**PROVIDED DATA**
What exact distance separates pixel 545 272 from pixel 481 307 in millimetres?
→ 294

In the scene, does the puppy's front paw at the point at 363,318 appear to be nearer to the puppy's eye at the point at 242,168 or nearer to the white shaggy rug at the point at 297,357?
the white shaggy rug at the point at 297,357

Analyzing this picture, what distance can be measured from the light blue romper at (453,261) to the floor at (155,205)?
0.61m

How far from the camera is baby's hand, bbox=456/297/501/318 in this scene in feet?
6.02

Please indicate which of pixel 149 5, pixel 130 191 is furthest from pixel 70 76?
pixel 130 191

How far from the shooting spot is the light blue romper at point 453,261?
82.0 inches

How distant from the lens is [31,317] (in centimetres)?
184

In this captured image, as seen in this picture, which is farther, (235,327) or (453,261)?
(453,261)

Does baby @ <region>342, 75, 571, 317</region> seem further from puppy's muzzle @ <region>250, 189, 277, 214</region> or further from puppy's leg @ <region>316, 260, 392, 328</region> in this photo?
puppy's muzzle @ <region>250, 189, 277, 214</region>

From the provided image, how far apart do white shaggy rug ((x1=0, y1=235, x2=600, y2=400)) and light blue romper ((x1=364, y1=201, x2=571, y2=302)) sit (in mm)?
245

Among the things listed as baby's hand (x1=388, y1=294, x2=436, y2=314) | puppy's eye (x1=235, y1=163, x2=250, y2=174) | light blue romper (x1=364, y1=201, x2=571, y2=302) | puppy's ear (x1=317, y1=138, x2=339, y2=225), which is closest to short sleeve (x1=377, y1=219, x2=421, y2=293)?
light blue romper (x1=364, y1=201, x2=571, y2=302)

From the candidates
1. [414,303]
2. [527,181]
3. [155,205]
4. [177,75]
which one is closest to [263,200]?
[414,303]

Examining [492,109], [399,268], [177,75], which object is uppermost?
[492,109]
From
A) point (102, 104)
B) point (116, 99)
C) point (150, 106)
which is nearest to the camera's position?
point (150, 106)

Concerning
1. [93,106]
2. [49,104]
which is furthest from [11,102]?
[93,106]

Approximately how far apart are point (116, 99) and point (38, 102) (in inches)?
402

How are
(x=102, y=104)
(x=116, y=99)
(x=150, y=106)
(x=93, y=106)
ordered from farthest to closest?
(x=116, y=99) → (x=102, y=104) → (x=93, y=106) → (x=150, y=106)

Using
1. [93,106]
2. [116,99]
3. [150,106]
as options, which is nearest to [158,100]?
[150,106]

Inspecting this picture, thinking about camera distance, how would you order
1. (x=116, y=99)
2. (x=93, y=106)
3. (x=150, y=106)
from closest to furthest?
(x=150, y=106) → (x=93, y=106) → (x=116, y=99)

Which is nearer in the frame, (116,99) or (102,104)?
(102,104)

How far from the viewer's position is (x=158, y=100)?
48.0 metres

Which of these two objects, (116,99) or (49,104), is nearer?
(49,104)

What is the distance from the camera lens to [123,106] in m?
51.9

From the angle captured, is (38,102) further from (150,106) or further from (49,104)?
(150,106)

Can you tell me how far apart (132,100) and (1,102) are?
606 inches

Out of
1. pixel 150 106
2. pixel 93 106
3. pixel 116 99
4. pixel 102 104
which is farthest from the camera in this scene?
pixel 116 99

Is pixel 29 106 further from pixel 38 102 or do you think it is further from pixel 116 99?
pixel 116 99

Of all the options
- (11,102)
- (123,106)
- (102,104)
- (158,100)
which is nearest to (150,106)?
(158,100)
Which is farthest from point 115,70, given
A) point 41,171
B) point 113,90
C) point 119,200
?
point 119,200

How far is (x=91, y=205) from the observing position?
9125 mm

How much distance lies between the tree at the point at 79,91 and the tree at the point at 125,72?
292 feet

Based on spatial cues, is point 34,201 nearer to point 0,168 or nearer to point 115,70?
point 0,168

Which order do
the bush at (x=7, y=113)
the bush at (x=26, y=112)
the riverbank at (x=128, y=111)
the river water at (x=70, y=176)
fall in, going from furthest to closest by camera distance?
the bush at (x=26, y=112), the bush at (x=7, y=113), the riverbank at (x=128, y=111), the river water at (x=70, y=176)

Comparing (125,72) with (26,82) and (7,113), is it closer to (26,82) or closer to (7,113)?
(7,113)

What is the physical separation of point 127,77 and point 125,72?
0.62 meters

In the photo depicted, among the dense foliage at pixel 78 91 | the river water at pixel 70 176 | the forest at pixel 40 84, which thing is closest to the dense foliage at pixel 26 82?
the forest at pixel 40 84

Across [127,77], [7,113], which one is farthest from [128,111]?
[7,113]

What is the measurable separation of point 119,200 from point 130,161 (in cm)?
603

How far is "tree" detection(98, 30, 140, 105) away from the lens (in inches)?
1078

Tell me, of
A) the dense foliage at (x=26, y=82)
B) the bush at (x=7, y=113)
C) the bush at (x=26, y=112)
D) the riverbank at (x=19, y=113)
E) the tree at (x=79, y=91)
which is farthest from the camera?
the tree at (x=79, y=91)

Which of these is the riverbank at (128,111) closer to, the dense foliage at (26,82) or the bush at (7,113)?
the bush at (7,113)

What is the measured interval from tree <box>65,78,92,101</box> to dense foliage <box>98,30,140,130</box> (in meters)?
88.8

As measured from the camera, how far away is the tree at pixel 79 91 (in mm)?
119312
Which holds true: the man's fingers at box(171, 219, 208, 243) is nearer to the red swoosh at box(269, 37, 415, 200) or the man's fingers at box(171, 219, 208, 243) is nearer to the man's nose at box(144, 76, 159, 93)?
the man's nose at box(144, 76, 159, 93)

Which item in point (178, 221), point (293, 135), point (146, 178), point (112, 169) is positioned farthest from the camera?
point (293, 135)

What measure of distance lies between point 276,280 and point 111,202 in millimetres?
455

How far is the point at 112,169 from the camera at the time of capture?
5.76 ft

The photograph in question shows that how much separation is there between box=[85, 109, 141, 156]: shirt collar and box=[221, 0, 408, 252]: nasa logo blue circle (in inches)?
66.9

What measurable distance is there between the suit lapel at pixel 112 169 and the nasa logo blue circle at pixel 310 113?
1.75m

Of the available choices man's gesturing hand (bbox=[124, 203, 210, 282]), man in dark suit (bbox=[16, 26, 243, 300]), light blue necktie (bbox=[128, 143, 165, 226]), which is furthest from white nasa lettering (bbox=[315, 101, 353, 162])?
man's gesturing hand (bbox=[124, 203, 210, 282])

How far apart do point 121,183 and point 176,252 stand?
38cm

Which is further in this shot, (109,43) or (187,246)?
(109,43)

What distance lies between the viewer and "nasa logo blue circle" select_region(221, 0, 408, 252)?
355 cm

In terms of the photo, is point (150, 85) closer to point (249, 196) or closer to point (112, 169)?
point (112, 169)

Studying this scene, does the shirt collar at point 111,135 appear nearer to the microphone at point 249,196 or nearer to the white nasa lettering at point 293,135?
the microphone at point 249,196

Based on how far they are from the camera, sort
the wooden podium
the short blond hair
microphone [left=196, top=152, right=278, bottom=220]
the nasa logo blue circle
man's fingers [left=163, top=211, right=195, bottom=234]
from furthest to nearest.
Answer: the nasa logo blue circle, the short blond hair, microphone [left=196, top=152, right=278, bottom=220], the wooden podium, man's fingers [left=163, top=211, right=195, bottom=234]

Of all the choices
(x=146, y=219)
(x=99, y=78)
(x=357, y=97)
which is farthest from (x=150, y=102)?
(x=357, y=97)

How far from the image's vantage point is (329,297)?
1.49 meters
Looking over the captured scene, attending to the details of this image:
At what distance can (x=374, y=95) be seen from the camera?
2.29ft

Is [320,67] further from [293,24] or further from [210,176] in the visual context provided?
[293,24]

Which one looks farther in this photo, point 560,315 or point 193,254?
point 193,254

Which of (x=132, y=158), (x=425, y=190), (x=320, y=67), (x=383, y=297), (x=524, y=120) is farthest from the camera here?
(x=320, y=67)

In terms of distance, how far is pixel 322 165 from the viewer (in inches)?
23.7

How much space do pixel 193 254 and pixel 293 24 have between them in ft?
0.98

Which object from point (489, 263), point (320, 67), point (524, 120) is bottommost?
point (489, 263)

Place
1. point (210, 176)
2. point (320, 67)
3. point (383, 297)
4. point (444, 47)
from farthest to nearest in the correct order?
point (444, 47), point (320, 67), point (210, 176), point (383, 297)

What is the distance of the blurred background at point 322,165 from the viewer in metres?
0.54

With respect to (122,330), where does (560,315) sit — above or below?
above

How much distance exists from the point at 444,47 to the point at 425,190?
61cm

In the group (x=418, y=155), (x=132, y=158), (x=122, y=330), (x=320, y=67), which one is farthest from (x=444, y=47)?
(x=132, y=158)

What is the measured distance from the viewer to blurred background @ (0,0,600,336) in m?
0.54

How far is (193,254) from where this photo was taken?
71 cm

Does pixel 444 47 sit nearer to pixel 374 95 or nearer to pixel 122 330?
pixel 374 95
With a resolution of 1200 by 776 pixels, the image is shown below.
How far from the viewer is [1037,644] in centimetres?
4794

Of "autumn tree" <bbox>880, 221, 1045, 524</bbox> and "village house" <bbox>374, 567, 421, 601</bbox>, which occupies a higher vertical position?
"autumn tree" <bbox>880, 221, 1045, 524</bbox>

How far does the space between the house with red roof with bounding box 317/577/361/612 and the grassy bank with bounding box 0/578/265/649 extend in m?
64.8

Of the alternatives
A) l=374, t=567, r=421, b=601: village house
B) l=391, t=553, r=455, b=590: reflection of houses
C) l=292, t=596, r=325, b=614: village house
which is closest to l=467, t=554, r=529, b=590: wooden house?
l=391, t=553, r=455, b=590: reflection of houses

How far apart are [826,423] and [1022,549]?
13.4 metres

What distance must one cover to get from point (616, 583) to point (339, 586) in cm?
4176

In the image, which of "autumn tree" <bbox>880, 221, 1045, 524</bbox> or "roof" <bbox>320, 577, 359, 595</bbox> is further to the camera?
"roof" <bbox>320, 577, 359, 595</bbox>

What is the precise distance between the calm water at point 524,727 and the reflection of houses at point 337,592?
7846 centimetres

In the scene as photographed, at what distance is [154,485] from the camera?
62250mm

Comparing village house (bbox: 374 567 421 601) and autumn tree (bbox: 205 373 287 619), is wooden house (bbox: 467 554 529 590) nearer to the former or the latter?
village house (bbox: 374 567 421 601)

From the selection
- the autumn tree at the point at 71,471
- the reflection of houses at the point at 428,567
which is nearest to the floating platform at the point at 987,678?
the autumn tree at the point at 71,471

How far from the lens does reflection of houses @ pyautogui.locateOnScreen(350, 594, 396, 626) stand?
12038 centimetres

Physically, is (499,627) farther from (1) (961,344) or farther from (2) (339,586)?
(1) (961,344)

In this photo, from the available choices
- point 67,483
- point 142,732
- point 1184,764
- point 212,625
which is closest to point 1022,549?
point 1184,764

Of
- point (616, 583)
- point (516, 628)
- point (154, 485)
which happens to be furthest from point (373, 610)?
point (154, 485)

**GIVEN INSTRUCTION**
Beginning at the line where "How far apart are [826,423] and [1022,549]?" appears, extract each line through the end of the data above; keep them exact and include nothing else.

**RESPONSE TO THE EXERCISE**
How far apart are [826,423] and [1022,549]?
13.4 metres

What distance must one cover to get from point (616, 583) to point (339, 586) in cm?
4176

In the image, which of "autumn tree" <bbox>880, 221, 1045, 524</bbox> or "roof" <bbox>320, 577, 359, 595</bbox> is further to the camera?
"roof" <bbox>320, 577, 359, 595</bbox>

What is the precise distance between the calm water at point 524,727 and the reflection of houses at point 337,592?
7846 centimetres

In the scene as photographed, at what distance is [154,485] from the camera?
62250mm

Comparing village house (bbox: 374 567 421 601) and autumn tree (bbox: 205 373 287 619), is wooden house (bbox: 467 554 529 590) nearer to the former or the latter?
village house (bbox: 374 567 421 601)

From the selection
- the autumn tree at the point at 71,471
- the reflection of houses at the point at 428,567
which is nearest to the floating platform at the point at 987,678?
the autumn tree at the point at 71,471

How far from the lens does reflection of houses @ pyautogui.locateOnScreen(350, 594, 396, 626) stand?
12038 centimetres

Physically, is (499,627) farther from (1) (961,344) or farther from (2) (339,586)?
(1) (961,344)

In this photo, from the available choices
- point 67,483
- point 142,732
- point 1184,764
- point 212,625
which is closest to point 1022,549?
point 1184,764

Of
- point (616, 583)
- point (516, 628)
- point (154, 485)
which happens to be furthest from point (373, 610)?
point (154, 485)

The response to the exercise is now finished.